▶ [WRITTEN REQUEST]:
Copy out, word for word, the part of the data that opens with the line containing "What is the distance of" and closes with the line containing "96.9 inches", including both of those lines.

▶ [SUPPLIED ENTRIES]:
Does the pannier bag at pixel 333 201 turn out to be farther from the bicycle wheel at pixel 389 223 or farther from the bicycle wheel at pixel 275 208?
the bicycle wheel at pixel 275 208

--

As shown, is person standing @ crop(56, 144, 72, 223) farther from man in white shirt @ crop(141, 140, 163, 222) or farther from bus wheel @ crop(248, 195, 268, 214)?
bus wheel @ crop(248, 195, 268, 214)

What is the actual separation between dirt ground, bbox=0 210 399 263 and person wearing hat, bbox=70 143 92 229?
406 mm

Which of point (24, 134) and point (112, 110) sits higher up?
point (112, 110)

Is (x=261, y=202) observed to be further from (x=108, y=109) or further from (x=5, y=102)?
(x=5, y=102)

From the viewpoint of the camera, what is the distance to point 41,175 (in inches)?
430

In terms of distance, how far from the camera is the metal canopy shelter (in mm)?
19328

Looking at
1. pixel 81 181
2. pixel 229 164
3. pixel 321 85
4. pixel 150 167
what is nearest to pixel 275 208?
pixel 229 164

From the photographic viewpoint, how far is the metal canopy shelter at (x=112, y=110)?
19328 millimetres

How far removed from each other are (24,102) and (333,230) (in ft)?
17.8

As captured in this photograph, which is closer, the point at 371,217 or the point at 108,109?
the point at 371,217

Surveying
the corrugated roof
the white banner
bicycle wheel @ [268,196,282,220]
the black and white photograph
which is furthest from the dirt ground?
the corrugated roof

...

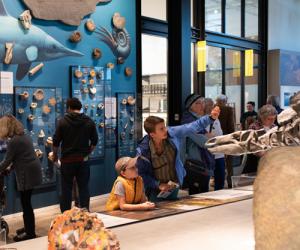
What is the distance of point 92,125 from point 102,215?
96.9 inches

▶ [PROBLEM SOLUTION]:
What is the distance of point 92,125 from point 102,215?
96.9 inches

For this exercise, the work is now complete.